(Saved data entries)
>>>>>

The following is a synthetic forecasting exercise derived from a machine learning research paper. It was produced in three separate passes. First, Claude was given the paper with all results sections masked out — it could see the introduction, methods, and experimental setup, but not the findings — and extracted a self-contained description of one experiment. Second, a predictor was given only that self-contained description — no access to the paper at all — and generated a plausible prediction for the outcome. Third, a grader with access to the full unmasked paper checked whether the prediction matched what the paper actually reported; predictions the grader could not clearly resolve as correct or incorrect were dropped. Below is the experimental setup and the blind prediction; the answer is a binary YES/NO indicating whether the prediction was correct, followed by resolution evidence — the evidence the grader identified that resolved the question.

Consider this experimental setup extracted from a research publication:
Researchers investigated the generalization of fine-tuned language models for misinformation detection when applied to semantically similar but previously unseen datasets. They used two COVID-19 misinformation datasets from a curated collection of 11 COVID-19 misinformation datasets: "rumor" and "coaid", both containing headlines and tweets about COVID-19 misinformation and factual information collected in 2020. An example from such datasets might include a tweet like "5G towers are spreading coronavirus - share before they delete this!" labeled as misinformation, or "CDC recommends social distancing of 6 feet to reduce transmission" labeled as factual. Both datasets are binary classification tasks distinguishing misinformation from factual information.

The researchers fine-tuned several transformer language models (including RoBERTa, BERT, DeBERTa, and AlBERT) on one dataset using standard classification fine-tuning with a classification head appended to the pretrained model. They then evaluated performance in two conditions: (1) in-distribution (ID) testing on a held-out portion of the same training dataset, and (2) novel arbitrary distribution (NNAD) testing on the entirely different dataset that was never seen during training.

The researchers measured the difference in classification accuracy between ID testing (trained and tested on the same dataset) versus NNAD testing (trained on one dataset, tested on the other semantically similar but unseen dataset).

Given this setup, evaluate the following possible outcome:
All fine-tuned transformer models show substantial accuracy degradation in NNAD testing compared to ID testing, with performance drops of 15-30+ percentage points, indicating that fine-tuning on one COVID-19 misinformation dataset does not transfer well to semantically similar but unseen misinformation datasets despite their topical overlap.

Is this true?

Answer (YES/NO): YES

<<<<<

-- WORK TO COMPLETE --
Search the entries above for "following". Show every line that has it.

-- EXERCISE RESPONSE --
The following is a synthetic forecasting exercise derived from a machine learning research paper. It was produced in three separate passes. First, Claude was given the paper with all results sections masked out — it could see the introduction, methods, and experimental setup, but not the findings — and extracted a self-contained description of one experiment. Second, a predictor was given only that self-contained description — no access to the paper at all — and generated a plausible prediction for the outcome. Third, a grader with access to the full unmasked paper checked whether the prediction matched what the paper actually reported; predictions the grader could not clearly resolve as correct or incorrect were dropped. Below is the experimental setup and the blind prediction; the answer is a binary YES/NO indicating whether the prediction was correct, followed by resolution evidence — the evidence the grader identified that resolved the question.
Given this setup, evaluate the following possible outcome:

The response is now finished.